Your answer should hold exactly the lines beginning with the one that contains "order: Artiodactyla" and ending with the last line of the material, both included. Leave every picture out.
[Dataset records]
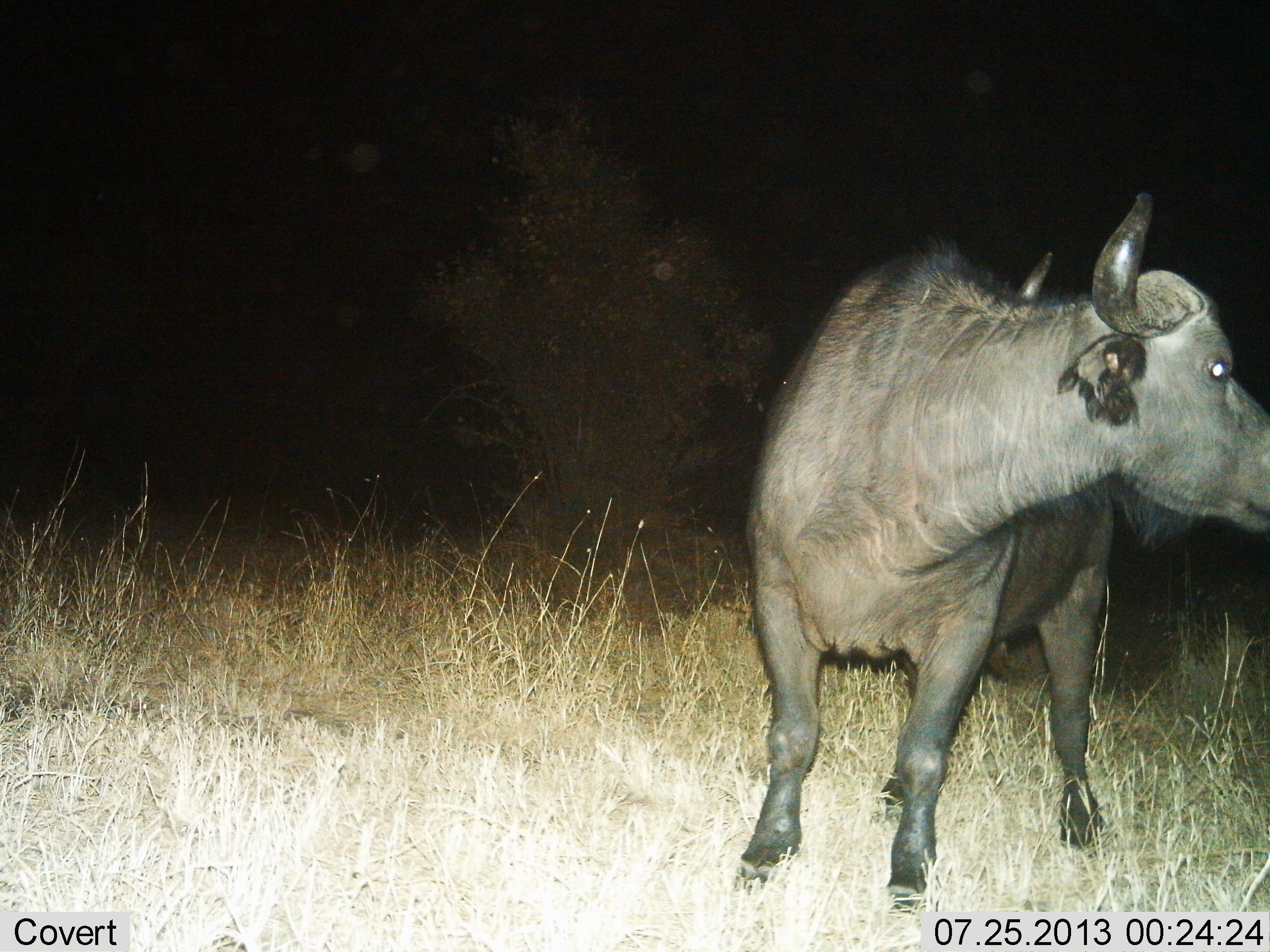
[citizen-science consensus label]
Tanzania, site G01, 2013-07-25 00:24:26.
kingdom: Animalia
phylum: Chordata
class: Mammalia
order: Artiodactyla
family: Bovidae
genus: Syncerus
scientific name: Syncerus caffer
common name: cape buffalo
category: buffalo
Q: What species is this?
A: Buffalo (cape buffalo) (Syncerus caffer).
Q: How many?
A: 1.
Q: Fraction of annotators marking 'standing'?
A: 100%.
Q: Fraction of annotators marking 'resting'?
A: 0%.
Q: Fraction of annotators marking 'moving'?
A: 0%.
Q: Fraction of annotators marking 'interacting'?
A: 10%.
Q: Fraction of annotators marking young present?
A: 0%.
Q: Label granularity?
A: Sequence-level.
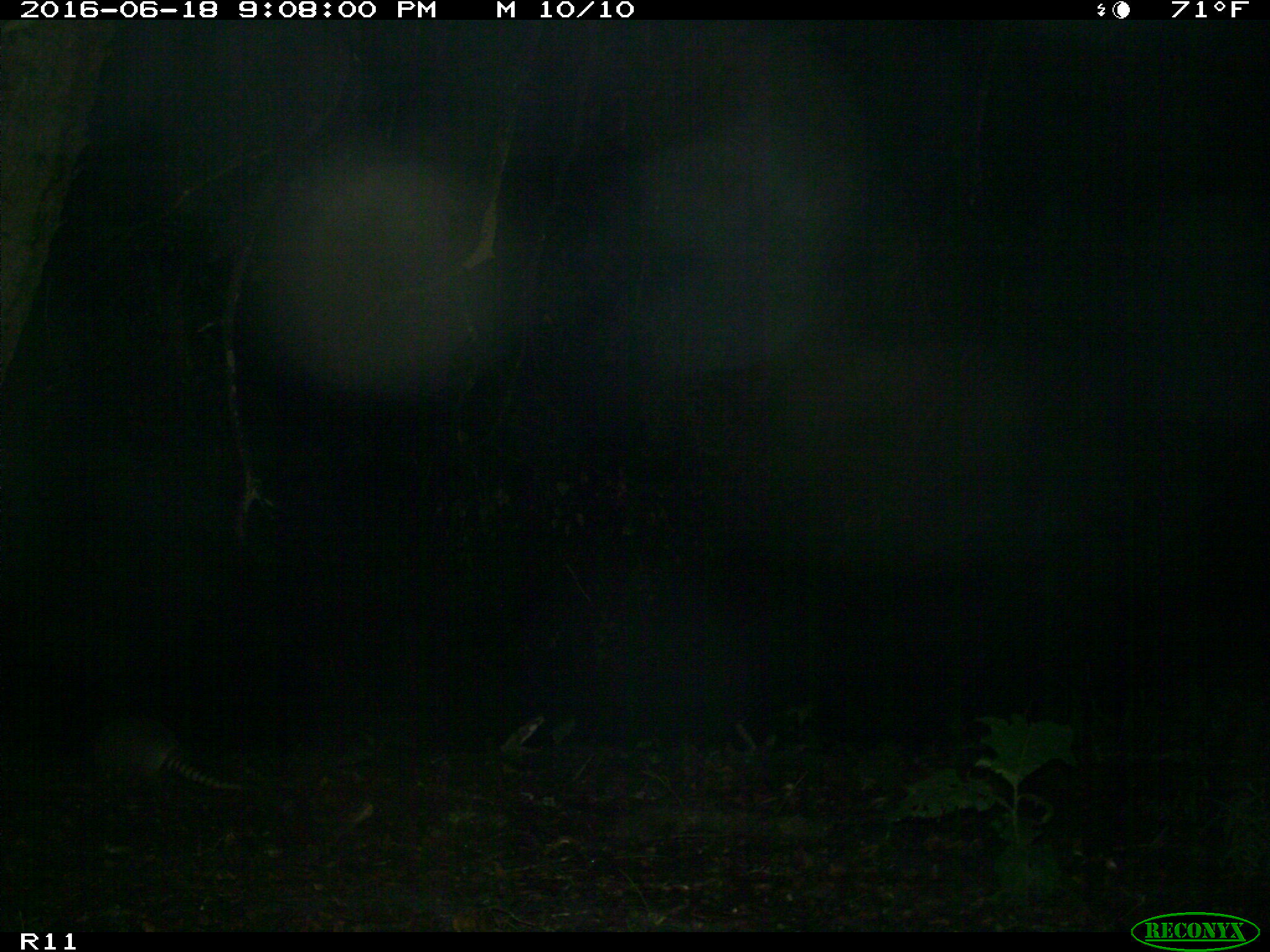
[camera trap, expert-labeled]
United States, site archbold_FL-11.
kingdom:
[/Dataset records]
Solution below »
order: Artiodactyla
family: Bovidae
genus: Syncerus
scientific name: Syncerus caffer
common name: cape buffalo
category: buffalo
Q: What species is this?
A: Buffalo (cape buffalo) (Syncerus caffer).
Q: How many?
A: 1.
Q: Fraction of annotators marking 'standing'?
A: 100%.
Q: Fraction of annotators marking 'resting'?
A: 0%.
Q: Fraction of annotators marking 'moving'?
A: 0%.
Q: Fraction of annotators marking 'interacting'?
A: 10%.
Q: Fraction of annotators marking young present?
A: 0%.
Q: Label granularity?
A: Sequence-level.
[camera trap, expert-labeled]
United States, site archbold_FL-11.
kingdom:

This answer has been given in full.